Not really. You can't use it this way.

我走架喇  I'm leaving.
佢走咗架喇  He's already gone.

I think with 架喇, you're telling the listener not to bother doing anything.



Hyperpolyglot said:


> So I can say I like something and add 架喇 to it? Example:
> 我鍾意架喇
> So it adds the emphasis of it to make it sound like I like it more?
> 
> All it does is add emphasis, right? What about the following example?
> 唔好哊架喇 don't move
> 食飯架喇 eat rice
> 你去餐廳架喇 you go to the restaurant
> 早晨架喇 good morning
> 我愛你架喇 I love you
> 你幫我買野架喇 you help me buy something


----------



## Jerry Chan

Referring to this example:
係咁架喇 - that's the way it is.
That means we can't help it. Don't bother doing anything.


----------



## indigoduck

Hyperpolyglot said:


> So I can say I like something and add 架喇 to it? Example:
> 我鍾意架喇
> So it adds the emphasis of it to make it sound like I like it more?
> 
> All it does is add emphasis, right? What about the following example?
> 唔好哊架喇 don't move
> 食飯架喇 eat rice
> 你去餐廳架喇 you go to the restaurant
> 早晨架喇 good morning
> 我愛你架喇 I love you
> 你幫我買野架喇 you help me buy something


 
So many ways to express emphasis.  Seeing your examples, "架喇" is definitely not meant for "one size fits all".

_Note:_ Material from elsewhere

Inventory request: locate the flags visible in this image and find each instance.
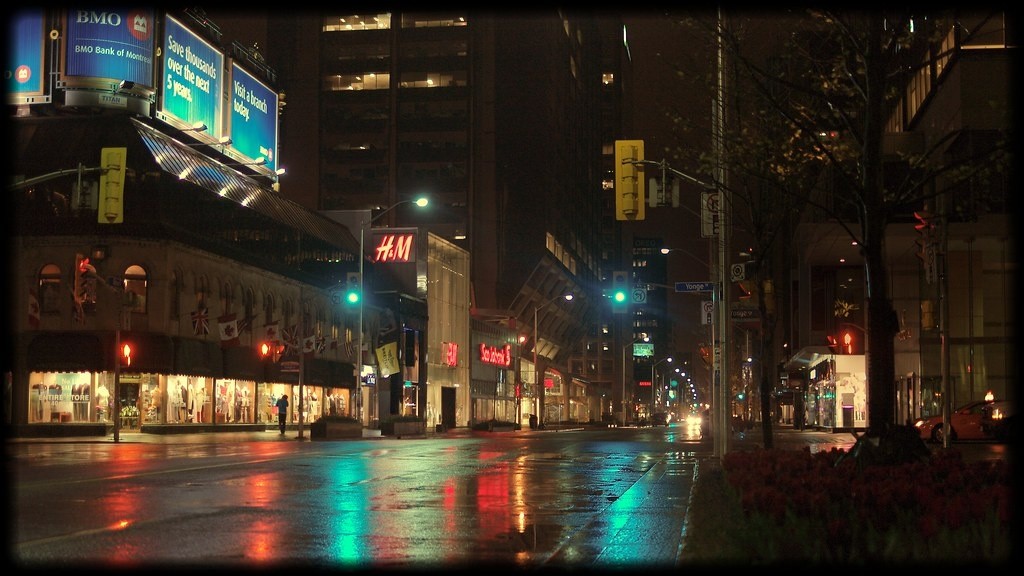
[189,306,369,362]
[446,341,459,368]
[27,284,85,328]
[374,341,400,378]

I'm a cantonese student so here's my interpretion of why it won't work.  

唔好哊架喇 don't move  --> 唔好哊 !!  (i think the tone of voice takes care of emphasis)
食飯架喇 eat rice --> 食飯呀！  (instead of 架喇, i think 呀 will be used)
你去餐廳架喇 you go to the restaurant --> 你去餐廳呀！(similar to above)

早晨架喇 good morning --> 早晨 !  (i think tone of voice takes care of emphasis)

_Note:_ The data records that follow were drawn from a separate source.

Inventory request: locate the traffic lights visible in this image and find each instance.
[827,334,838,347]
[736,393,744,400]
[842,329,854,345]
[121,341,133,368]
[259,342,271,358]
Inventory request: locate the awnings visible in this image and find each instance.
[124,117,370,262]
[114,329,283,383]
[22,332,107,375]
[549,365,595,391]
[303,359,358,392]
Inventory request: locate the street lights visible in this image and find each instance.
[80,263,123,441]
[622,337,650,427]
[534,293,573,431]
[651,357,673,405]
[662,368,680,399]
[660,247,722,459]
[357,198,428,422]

我愛你架喇 I love you --> Hmm, this might be ok, but i think it has the meaning of "come on, i do love you" after you add a character so that it becomes: 我係愛你架喇.  Not too sure about this one.

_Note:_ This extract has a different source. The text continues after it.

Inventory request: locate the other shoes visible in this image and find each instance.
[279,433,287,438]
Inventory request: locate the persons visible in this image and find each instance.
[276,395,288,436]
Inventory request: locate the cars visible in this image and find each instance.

你幫我買野架喇 you help me buy something  --> No idea what to make of this one.


----------



## Ghabi

Come to think of it, I'm not really sure whether you mean gaa3laa3 or not. There're also gaa3laa1 (as in 我話咗架啦 "told you!") and gaa3laa4 (as in 係得咁多架拿? "Only this much?") As Cantonese orthography is not standardized, 架喇 may as well stand for these two.

As to gaa3laa3, to expand what Jerry says above, I think it's used to tell the listener that he can't or doesn't need do anything about some situation.

For example, my brother has done something wrong and my mother keeps nagging at him for that, so I tells her: 佢知錯架喇 "he already knows he’s done something bad, [so you don’t need to keep nagging at him]".


----------



## Hyperpolyglot

You see, I'm a native of cantonese but just wanna see how we native folks explain this phrase usage, and I mean it is completely understandable by me and all hong kongers and I know when to use it and it really based on whether it sound good and compatible for the sentence or not. So cantonese is not really an easy language for foreigners and not very official as well.

I dont know if it's used to tell the listener that he can't or doesn't need do anything about some situation because:
如果我唔聽佢吩咐去做，佢會殺死我架喇

So there's no official way to explain "架喇" except that it is an emphasis, but when should it be used? Depends on if it sounds good to the sentence?
And I don't wanna be like a spy or something, meaning I know cantonese because it's my native language and other hong kongers will think of me as defiant and competitive


----------



## Jerry Chan

如果我唔聽佢吩咐去做，佢會殺死我架喇

This doesn't sound like what a native speaker would say though.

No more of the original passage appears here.